Key China activity data for the first two months of the year were stronger than consensus, supported by fiscal stimulus, with the pick-up in retail sales to 4.0% y/y pleasing to see. On Sunday, the government released a 30-point plan to boost domestic consumption described as the “most comprehensive” since the 1970s. However, the details provided at a briefing yesterday remained scant, although there was some recognition that the government needed to boost demand, a change from the usual focus on supply side measures.

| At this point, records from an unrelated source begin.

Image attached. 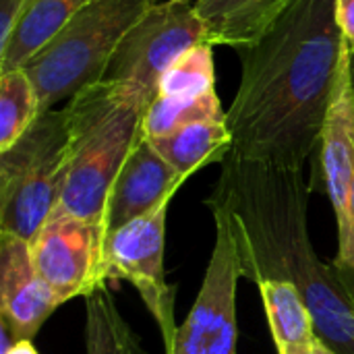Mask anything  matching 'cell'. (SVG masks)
Instances as JSON below:
<instances>
[{
	"label": "cell",
	"instance_id": "6",
	"mask_svg": "<svg viewBox=\"0 0 354 354\" xmlns=\"http://www.w3.org/2000/svg\"><path fill=\"white\" fill-rule=\"evenodd\" d=\"M201 41L207 37L195 2L160 0L127 31L102 81L131 85L153 102L168 66Z\"/></svg>",
	"mask_w": 354,
	"mask_h": 354
},
{
	"label": "cell",
	"instance_id": "22",
	"mask_svg": "<svg viewBox=\"0 0 354 354\" xmlns=\"http://www.w3.org/2000/svg\"><path fill=\"white\" fill-rule=\"evenodd\" d=\"M336 23L342 33L344 48L354 54V0H336Z\"/></svg>",
	"mask_w": 354,
	"mask_h": 354
},
{
	"label": "cell",
	"instance_id": "11",
	"mask_svg": "<svg viewBox=\"0 0 354 354\" xmlns=\"http://www.w3.org/2000/svg\"><path fill=\"white\" fill-rule=\"evenodd\" d=\"M58 301L35 270L31 243L0 234V319L17 340H31Z\"/></svg>",
	"mask_w": 354,
	"mask_h": 354
},
{
	"label": "cell",
	"instance_id": "24",
	"mask_svg": "<svg viewBox=\"0 0 354 354\" xmlns=\"http://www.w3.org/2000/svg\"><path fill=\"white\" fill-rule=\"evenodd\" d=\"M2 354H37V351L31 340H17L10 344V348L6 353Z\"/></svg>",
	"mask_w": 354,
	"mask_h": 354
},
{
	"label": "cell",
	"instance_id": "12",
	"mask_svg": "<svg viewBox=\"0 0 354 354\" xmlns=\"http://www.w3.org/2000/svg\"><path fill=\"white\" fill-rule=\"evenodd\" d=\"M185 180L187 178L156 151L151 141L141 137L112 185L104 218L106 239L172 199Z\"/></svg>",
	"mask_w": 354,
	"mask_h": 354
},
{
	"label": "cell",
	"instance_id": "10",
	"mask_svg": "<svg viewBox=\"0 0 354 354\" xmlns=\"http://www.w3.org/2000/svg\"><path fill=\"white\" fill-rule=\"evenodd\" d=\"M322 168L338 222V255L332 266L354 297V87L346 48L322 131Z\"/></svg>",
	"mask_w": 354,
	"mask_h": 354
},
{
	"label": "cell",
	"instance_id": "25",
	"mask_svg": "<svg viewBox=\"0 0 354 354\" xmlns=\"http://www.w3.org/2000/svg\"><path fill=\"white\" fill-rule=\"evenodd\" d=\"M351 77H353V87H354V54H351Z\"/></svg>",
	"mask_w": 354,
	"mask_h": 354
},
{
	"label": "cell",
	"instance_id": "20",
	"mask_svg": "<svg viewBox=\"0 0 354 354\" xmlns=\"http://www.w3.org/2000/svg\"><path fill=\"white\" fill-rule=\"evenodd\" d=\"M214 46L201 41L183 52L162 75L158 95L162 97H191L216 89Z\"/></svg>",
	"mask_w": 354,
	"mask_h": 354
},
{
	"label": "cell",
	"instance_id": "9",
	"mask_svg": "<svg viewBox=\"0 0 354 354\" xmlns=\"http://www.w3.org/2000/svg\"><path fill=\"white\" fill-rule=\"evenodd\" d=\"M104 249V226L79 220L58 207L31 241L35 270L58 305L89 297L106 284Z\"/></svg>",
	"mask_w": 354,
	"mask_h": 354
},
{
	"label": "cell",
	"instance_id": "19",
	"mask_svg": "<svg viewBox=\"0 0 354 354\" xmlns=\"http://www.w3.org/2000/svg\"><path fill=\"white\" fill-rule=\"evenodd\" d=\"M39 97L25 68L0 73V151L12 147L39 118Z\"/></svg>",
	"mask_w": 354,
	"mask_h": 354
},
{
	"label": "cell",
	"instance_id": "2",
	"mask_svg": "<svg viewBox=\"0 0 354 354\" xmlns=\"http://www.w3.org/2000/svg\"><path fill=\"white\" fill-rule=\"evenodd\" d=\"M311 191L305 168L228 153L205 205L226 220L241 276L257 286L266 280L295 284L328 351L354 354V297L313 249L307 228Z\"/></svg>",
	"mask_w": 354,
	"mask_h": 354
},
{
	"label": "cell",
	"instance_id": "21",
	"mask_svg": "<svg viewBox=\"0 0 354 354\" xmlns=\"http://www.w3.org/2000/svg\"><path fill=\"white\" fill-rule=\"evenodd\" d=\"M27 0H0V50L6 48Z\"/></svg>",
	"mask_w": 354,
	"mask_h": 354
},
{
	"label": "cell",
	"instance_id": "16",
	"mask_svg": "<svg viewBox=\"0 0 354 354\" xmlns=\"http://www.w3.org/2000/svg\"><path fill=\"white\" fill-rule=\"evenodd\" d=\"M259 292L278 353L288 346H303L317 340L311 309L295 284L266 280L259 284Z\"/></svg>",
	"mask_w": 354,
	"mask_h": 354
},
{
	"label": "cell",
	"instance_id": "17",
	"mask_svg": "<svg viewBox=\"0 0 354 354\" xmlns=\"http://www.w3.org/2000/svg\"><path fill=\"white\" fill-rule=\"evenodd\" d=\"M85 301V354H145L106 284Z\"/></svg>",
	"mask_w": 354,
	"mask_h": 354
},
{
	"label": "cell",
	"instance_id": "5",
	"mask_svg": "<svg viewBox=\"0 0 354 354\" xmlns=\"http://www.w3.org/2000/svg\"><path fill=\"white\" fill-rule=\"evenodd\" d=\"M68 172L64 110H50L0 151V234L33 241L58 207Z\"/></svg>",
	"mask_w": 354,
	"mask_h": 354
},
{
	"label": "cell",
	"instance_id": "13",
	"mask_svg": "<svg viewBox=\"0 0 354 354\" xmlns=\"http://www.w3.org/2000/svg\"><path fill=\"white\" fill-rule=\"evenodd\" d=\"M297 0H199L195 4L212 46L236 50L257 41Z\"/></svg>",
	"mask_w": 354,
	"mask_h": 354
},
{
	"label": "cell",
	"instance_id": "15",
	"mask_svg": "<svg viewBox=\"0 0 354 354\" xmlns=\"http://www.w3.org/2000/svg\"><path fill=\"white\" fill-rule=\"evenodd\" d=\"M149 141L156 151L185 178L207 164L224 162L232 149V135L226 122H195Z\"/></svg>",
	"mask_w": 354,
	"mask_h": 354
},
{
	"label": "cell",
	"instance_id": "3",
	"mask_svg": "<svg viewBox=\"0 0 354 354\" xmlns=\"http://www.w3.org/2000/svg\"><path fill=\"white\" fill-rule=\"evenodd\" d=\"M149 104L139 89L112 81L87 85L66 102L68 172L58 209L104 226L112 185L143 137Z\"/></svg>",
	"mask_w": 354,
	"mask_h": 354
},
{
	"label": "cell",
	"instance_id": "18",
	"mask_svg": "<svg viewBox=\"0 0 354 354\" xmlns=\"http://www.w3.org/2000/svg\"><path fill=\"white\" fill-rule=\"evenodd\" d=\"M195 122H226V112L222 110V102L216 89L191 97L156 95V100L145 110L141 129L143 137L156 139Z\"/></svg>",
	"mask_w": 354,
	"mask_h": 354
},
{
	"label": "cell",
	"instance_id": "26",
	"mask_svg": "<svg viewBox=\"0 0 354 354\" xmlns=\"http://www.w3.org/2000/svg\"><path fill=\"white\" fill-rule=\"evenodd\" d=\"M353 214H354V174H353Z\"/></svg>",
	"mask_w": 354,
	"mask_h": 354
},
{
	"label": "cell",
	"instance_id": "23",
	"mask_svg": "<svg viewBox=\"0 0 354 354\" xmlns=\"http://www.w3.org/2000/svg\"><path fill=\"white\" fill-rule=\"evenodd\" d=\"M278 354H332L328 351V346L317 338L311 344H303V346H288L284 351H280Z\"/></svg>",
	"mask_w": 354,
	"mask_h": 354
},
{
	"label": "cell",
	"instance_id": "8",
	"mask_svg": "<svg viewBox=\"0 0 354 354\" xmlns=\"http://www.w3.org/2000/svg\"><path fill=\"white\" fill-rule=\"evenodd\" d=\"M212 216L216 220L212 259L195 305L166 354H236V284L243 276L226 220L220 214Z\"/></svg>",
	"mask_w": 354,
	"mask_h": 354
},
{
	"label": "cell",
	"instance_id": "7",
	"mask_svg": "<svg viewBox=\"0 0 354 354\" xmlns=\"http://www.w3.org/2000/svg\"><path fill=\"white\" fill-rule=\"evenodd\" d=\"M170 201L160 203L153 212L129 222L106 239L104 249V278L127 280L141 295L147 311L153 315L166 351L176 336L174 319V286L166 280L164 247H166V218Z\"/></svg>",
	"mask_w": 354,
	"mask_h": 354
},
{
	"label": "cell",
	"instance_id": "27",
	"mask_svg": "<svg viewBox=\"0 0 354 354\" xmlns=\"http://www.w3.org/2000/svg\"><path fill=\"white\" fill-rule=\"evenodd\" d=\"M191 2H193V0H191ZM197 2H199V0H195V4H197Z\"/></svg>",
	"mask_w": 354,
	"mask_h": 354
},
{
	"label": "cell",
	"instance_id": "1",
	"mask_svg": "<svg viewBox=\"0 0 354 354\" xmlns=\"http://www.w3.org/2000/svg\"><path fill=\"white\" fill-rule=\"evenodd\" d=\"M236 52L241 83L226 112L230 153L305 168L322 147L344 54L336 0H297L257 41Z\"/></svg>",
	"mask_w": 354,
	"mask_h": 354
},
{
	"label": "cell",
	"instance_id": "4",
	"mask_svg": "<svg viewBox=\"0 0 354 354\" xmlns=\"http://www.w3.org/2000/svg\"><path fill=\"white\" fill-rule=\"evenodd\" d=\"M160 0H93L23 68L39 97L41 114L102 81L112 54L141 15Z\"/></svg>",
	"mask_w": 354,
	"mask_h": 354
},
{
	"label": "cell",
	"instance_id": "14",
	"mask_svg": "<svg viewBox=\"0 0 354 354\" xmlns=\"http://www.w3.org/2000/svg\"><path fill=\"white\" fill-rule=\"evenodd\" d=\"M89 2L93 0H27L6 48L0 50V73L23 68Z\"/></svg>",
	"mask_w": 354,
	"mask_h": 354
}]
</instances>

In currency markets, the USD is broadly weaker, with dollar indices down 0.3% from last week’s close but, of note, the NZD has strongly outperformed, followed by the AUD, with notable gains from the European open. It isn’t clear why, but a delayed reaction to the more positive vibes out of China could be one reason, while the lack of any headlines on tariffs can also be considered a win. We previously saw 0.58 as the initial level of resistance for the NZD, but the currency has blasted up through that to 0.5820, up 1.3% from last week’s close and at its highest level this year. The AUD has risen to 0.6385, shy of the 0.64 handle it reached during February. NZD/AUD is also at its highest level this year, trading above 0.9120 overnight. We are cautious about further possible gains in the NZD, ahead of reciprocal tariff announcements due early April.
With more modest 0.3-0.4% gains for EUR and GBP, NZD crosses against them are up to 0.5330 and 0.4480 respectively. JPY has been a laggard, with USD/JPY up modestly to 149, seeing NZD/JPY up 1.5% to 86.7.
In the domestic rates market yesterday, yields were higher, with rates up 2-4bps across the NZGB and swaps curves and some underperformance on a cross-market basis. The 2-year swap rate rose 2bps to 3.50%, the 5-year rate was up 4bps to 3.78% and the 10-year rate rose 3bps to 4.19%. NZ’s performance of services index fell 1.3pts to 49.1 in February, back into contractionary territory after poking its head above 50 in January. In terms of the recovery story, this takes some of the gloss off, hot on the heels of the stronger PMI released on Friday – a timely reminder that although the economy is turning, recovery is unlikely to be uniform nor occur in a straight line.
On the economic calendar, tonight sees the release of Canadian CPI data and US housing starts, building permits and industrial production.